▸ **ABOUT THIS EXERCISE**
Copy the stretch from "Ten years ago, scarcely" through "minor construction boom." in the article below about UN peacekeepers in south Lebanon, reproducing every word and punctuation mark unchanged.

▸ **SELECTED PASSAGE**
The blue-and-white UN van turns east off south Lebanon's coastal road toward Checkpoint 1-1. The khaki-clad military commander stops and points to a dozen new buildings. ``Five years ago people were trying to get out of here,'' says Lt. Col. Matt Sarasau, commander of one of the nine foreign infantry battalions that make up the United Nations Interim Force in Lebanon (UNIFIL). ``It's a measure of the degree of security people feel that they're now moving down south.''

For bringing a measure of security to war-torn south Lebanon, UNIFIL yesterday shared in this year's Nobel Peace Prize, awarded to the UN peacekeeping forces. Seven such multinational contingents are deployed along volatile in the Middle East, Cyprus, and the Asian subcontinent.

On the face of it, UNIFIL seems an unlikely candidate to share the prize for peacemaker of the year. Its mandate, spelled out in a 1978 UN resolution, is no closer to being realized today than it was when the 7,000-member force was installed after Israel's invasion of south Lebanon in 1978. Israel remains in control of large tracts of southern Lebanon; hostilities occur in the area almost daily; reestablishing the authority in south Lebanon of the weak and now-divided Beirut central government seems out of the question.

Still, the $150 million per year invested by the international community in UNIFIL has paid off, says Colonel Sarasau, whose 700-man battalion of Fijians patrols the coastal region south of Tyre.

Ten years ago, scarcely 10,000 people lived in the war-ravaged quadrant north of the Israeli security zone and south of the Litani River, which constitutes UNIFIL's sphere of operation. The area has been battered by the country's 13 years of civil war, and Israeli invasions in 1978 and 1982.

Today, the area is more stable than much of the rest of Lebanon. The migration triggered by years of conflict has been reversed. Swelled by the return of Lebanese workers from Beirut and the Gulf, the population has quadrupled, spawning a minor construction boom.

Whatever credit UNIFIL can claim for the turnabout owes little to force of arms. The light weapons used by UNIFIL soldiers can be used only in self-defense. Like other UN peacekeeping forces, UNIFIL has had to rely more on wits and moral authority than on brawn.

Instead, success has been the product of a discreet pattern of cooperation that has evolved between UNIFIL and Amal, the 17,000-man Shiite Muslim militia that has become the de facto government in south Lebanon.

Fearing Israeli reprisals, Amal has been a force for stability in southern Lebanon, thwarting attempts by local Palestinians and the pro-Iranian radical Hizbullah from using south Lebanon as a corridor to attack Israel. Amal's efforts have been abetted by UNIFIL's network of observation posts, checkpoints, and roving patrols, erected to stop the movement of armed people across the UN zone. Violators, UNIFIL sources say, are routinely turned over to Amal.

▸ **AVAILABLE DATA**
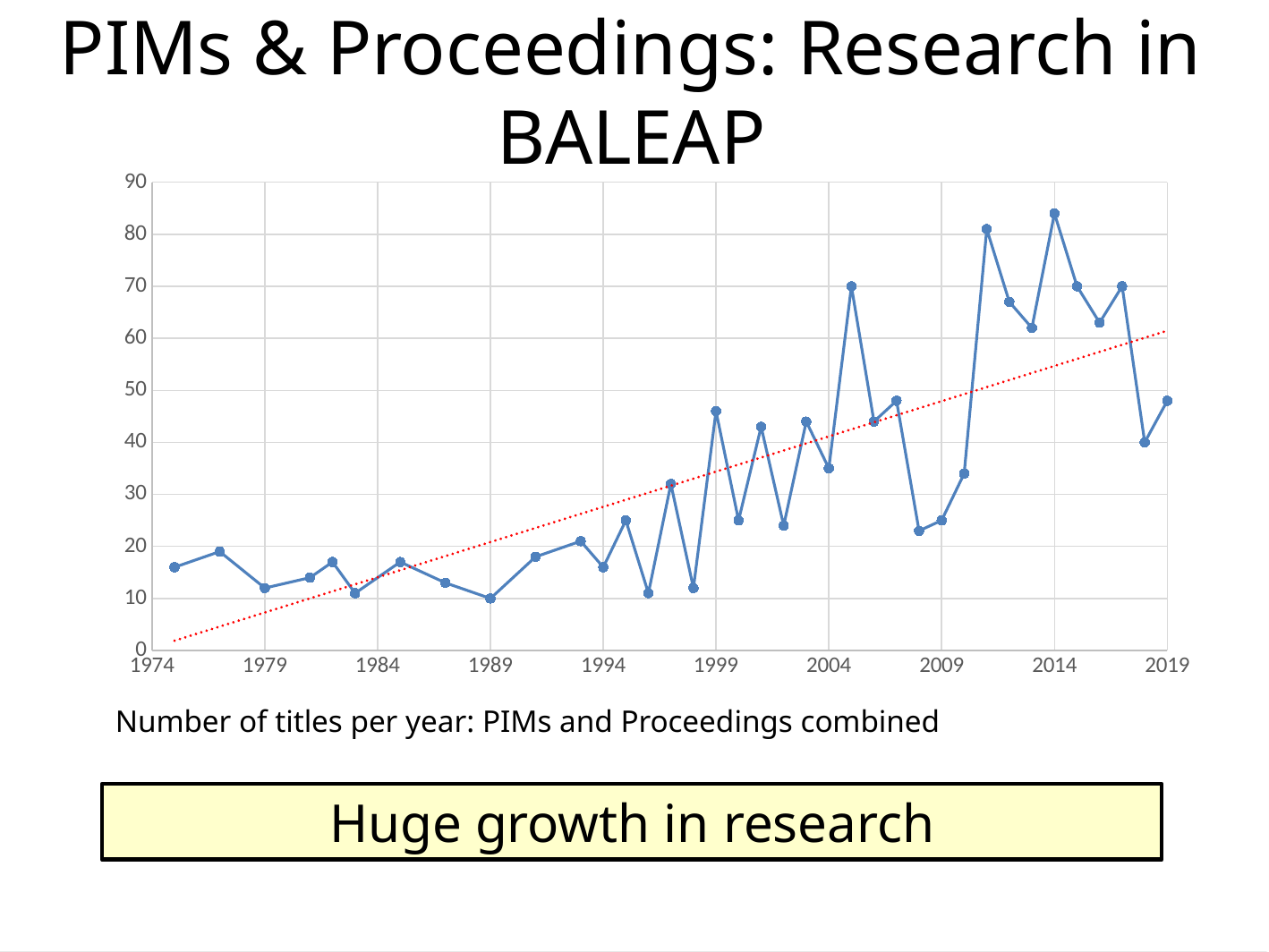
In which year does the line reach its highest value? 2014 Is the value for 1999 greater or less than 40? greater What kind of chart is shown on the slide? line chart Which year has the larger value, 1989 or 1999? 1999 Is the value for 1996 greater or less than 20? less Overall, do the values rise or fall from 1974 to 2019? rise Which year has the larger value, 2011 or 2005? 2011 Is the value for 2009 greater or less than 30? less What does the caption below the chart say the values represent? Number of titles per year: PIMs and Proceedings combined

▸ **SOLUTION TO THIS EXERCISE**
Ten years ago, scarcely 10,000 people lived in the war-ravaged quadrant north of the Israeli security zone and south of the Litani River, which constitutes UNIFIL's sphere of operation. The area has been battered by the country's 13 years of civil war, and Israeli invasions in 1978 and 1982.

Today, the area is more stable than much of the rest of Lebanon. The migration triggered by years of conflict has been reversed. Swelled by the return of Lebanese workers from Beirut and the Gulf, the population has quadrupled, spawning a minor construction boom.